Ивен Мосс шел по тропинке от дома к почтовому ящику у дороги. Его грязная голубая рубашка выбилась из брюк, рукава ее были закатаны, открывая загорелые мускулистые руки, брюки сидели мешком. Он шел низко опустив голову, словно задумавшись, и однажды коротко оглянулся на дом, на крыльце которого сидели Бонни, Клайд и К. У.
Они быстро идут на поправку, размышлял Мосс, и скоро, похоже, опять двинутся в путь-дорогу. Они приехали сюда меньше, чем неделю назад, но теперь хоть и по-прежнему были в бинтах, явно окрепли.
Они сильно отличались от других. В них было нечто непонятное Ивену, не поддававшееся его пониманию — какая-то чистая сущность, словно им удалось избавиться от всего наносного, лишнего, что так тяготило его самого. Лицо Бонни без косметики было худым, аскетичным, проясненным. Клайд же, словно набравшись силы от земли, к которой прикоснулся, утратил былую напряженность, снова стал самим собой.
В почтовом ящике была только местная газета, выходившая раз в неделю. Ивен вынул ее и раскрыл уже вернувшись на крыльцо.
— Прочти вслух, папа, — сказал К. У.
— Да, — лениво отозвался Клайд, — что там они о нас пишут?
— Вот, — сказал Ивен Мосс. — Банда Барроу пробивается через самое большое окружение.
— Хороший заголовок, — усмехнулся Клайд.
Ивен тоже хмыкнул и продолжил чтение:
— Они пробились через окружение, заявил шериф Смут.
— Смут! — захохотал Клайд, весело хлопая себя по бедру. — Хороша фамилия, ничего не скажешь! — Он взял газету из рук Ивена. — Ну-ка, ну-ка, — забормотал он, и на лице его появилась широкая улыбка. — Ты только послушай, Бонни, что они пишут на первой полосе! Послушай… как сквозь землю провалились Бонни, Клайд и третий неопознанный участник. Это ты, К. У. — Полицейские Айовы были удивлены невероятным исчезновением блуждающей банды Клайда Барроу и его подруги желтоволосой Бонни Паркер…
Бонни задумчиво потрогала волосы и промолчала.

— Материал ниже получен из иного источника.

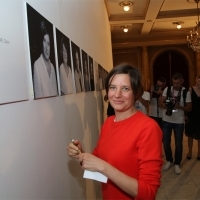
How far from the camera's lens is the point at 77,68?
2602 mm

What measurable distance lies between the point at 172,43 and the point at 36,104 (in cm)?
1219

— Да уж, — саркастически заметил Клайд. — Мы просто расправили крылышки, поднялись в воздух и улетели. — Он рассмеялся — слишком быстро, слишком громко. — Каково, Бонни? Мы с тобой попали на первую полосу! Здорово, да?

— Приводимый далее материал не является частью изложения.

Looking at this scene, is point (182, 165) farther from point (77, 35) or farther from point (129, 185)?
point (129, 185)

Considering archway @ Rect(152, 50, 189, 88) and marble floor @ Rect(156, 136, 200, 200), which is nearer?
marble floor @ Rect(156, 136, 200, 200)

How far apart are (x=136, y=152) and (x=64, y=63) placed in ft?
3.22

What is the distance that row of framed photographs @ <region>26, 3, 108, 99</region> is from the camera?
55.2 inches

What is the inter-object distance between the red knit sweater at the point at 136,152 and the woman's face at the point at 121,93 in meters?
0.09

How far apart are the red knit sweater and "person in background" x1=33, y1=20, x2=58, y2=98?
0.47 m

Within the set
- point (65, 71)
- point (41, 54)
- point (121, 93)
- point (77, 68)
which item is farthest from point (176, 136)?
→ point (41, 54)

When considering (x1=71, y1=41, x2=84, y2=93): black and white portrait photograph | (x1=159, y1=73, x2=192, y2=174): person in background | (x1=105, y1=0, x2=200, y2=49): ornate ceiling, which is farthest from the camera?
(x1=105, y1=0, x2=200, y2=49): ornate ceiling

К. У. весело захлопал в ладоши.
— Представляешь, папа, какие знаменитости у тебя в гостях! Неплохо, да?
Ивен Мосс прочертил носком ботинка какую-то фигуру на досках веранды и изобразил на своем широком лице услужливую улыбку.
— Ну да, конечно. Это прямо какая-то фантастика! Большая честь.
У Клайда от этого совсем улучшилось настроение, и, откинувшись на спинку стула, он произнес:
— Вот что я скажу, вам, мистер Мосс. Вы оказали нам гостеприимство, и я хочу заплатить вам сорок долларов. Идет?
Ивен энергично потряс своей круглой, как мяч, головой:
— Нет, нет, мистер Барроу, не надо мне ваших денег. Честное слово, не надо. Я очень рад, что вы оказали мне честь… Да, да. Друзья Кларенса — мои друзья. Имейте это в виду.
— Ну, как знаете, — отозвался Клайд, охотно принимая комплимент. Он снова углубился в газету и стал читать вслух: — Полиция заносит в свой актив поимку Бланш Барроу и убийство Бака Барроу, который скончался, после того, когда его брат Клайд сбежал.
Радостное выражение сразу же исчезло с лица Клайда. Он вскочил на ноги в досаде и обиде. Лицо его вытянулось, губы сжались.
— Сбежал? Чего они хотят этим сказать? А что еще я мог сделать?
— Ну конечно, Клайд, у тебя не было другого выхода, — отозвалась Бонни. — Не волнуйся!
— Мерзавцы! Он уже успел умереть к тому времени. Уже умер! И они это прекрасно знали!
— Ну да, Клайд, Он уже успел умереть.
— Я ничем не мог ему помочь, — продолжал неистовствовать Клайд. — Бак был моим братом, самым близким человеком. Я бы ни за что не оставил его, если бы у него был хоть один-единственный шанс.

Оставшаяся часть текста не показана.